[TASK INPUTS Boundary: Start]

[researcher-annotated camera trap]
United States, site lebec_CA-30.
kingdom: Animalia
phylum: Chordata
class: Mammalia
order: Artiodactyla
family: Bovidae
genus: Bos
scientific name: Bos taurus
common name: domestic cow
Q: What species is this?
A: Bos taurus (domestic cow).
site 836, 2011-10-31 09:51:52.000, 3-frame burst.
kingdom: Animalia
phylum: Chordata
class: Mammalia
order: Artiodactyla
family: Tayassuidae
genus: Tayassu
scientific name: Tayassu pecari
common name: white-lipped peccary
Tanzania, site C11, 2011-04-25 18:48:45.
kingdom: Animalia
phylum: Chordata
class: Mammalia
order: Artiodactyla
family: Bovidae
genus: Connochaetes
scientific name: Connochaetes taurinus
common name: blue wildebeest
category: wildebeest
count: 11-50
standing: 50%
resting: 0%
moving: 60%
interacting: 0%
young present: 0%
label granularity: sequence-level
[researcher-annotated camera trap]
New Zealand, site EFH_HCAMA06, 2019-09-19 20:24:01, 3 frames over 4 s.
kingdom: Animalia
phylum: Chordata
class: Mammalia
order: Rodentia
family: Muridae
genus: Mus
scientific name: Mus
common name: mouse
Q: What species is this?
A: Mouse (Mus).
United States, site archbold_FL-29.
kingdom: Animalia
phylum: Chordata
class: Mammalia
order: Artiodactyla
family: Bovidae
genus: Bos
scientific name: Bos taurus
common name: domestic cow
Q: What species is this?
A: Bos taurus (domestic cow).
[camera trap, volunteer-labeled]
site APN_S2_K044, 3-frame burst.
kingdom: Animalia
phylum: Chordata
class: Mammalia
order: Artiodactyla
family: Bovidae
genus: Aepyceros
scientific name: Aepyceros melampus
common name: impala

[TASK INPUTS Boundary: End]

▶ _GOAL OF THE EXERCISE_
Restate, word for word, the listing above from its first line through the line that contains "scientific name: Connochaetes taurinus", keeping both of those lines.

▶ _WRITTEN REPLY_
[researcher-annotated camera trap]
United States, site lebec_CA-30.
kingdom: Animalia
phylum: Chordata
class: Mammalia
order: Artiodactyla
family: Bovidae
genus: Bos
scientific name: Bos taurus
common name: domestic cow
Q: What species is this?
A: Bos taurus (domestic cow).
site 836, 2011-10-31 09:51:52.000, 3-frame burst.
kingdom: Animalia
phylum: Chordata
class: Mammalia
order: Artiodactyla
family: Tayassuidae
genus: Tayassu
scientific name: Tayassu pecari
common name: white-lipped peccary
Tanzania, site C11, 2011-04-25 18:48:45.
kingdom: Animalia
phylum: Chordata
class: Mammalia
order: Artiodactyla
family: Bovidae
genus: Connochaetes
scientific name: Connochaetes taurinus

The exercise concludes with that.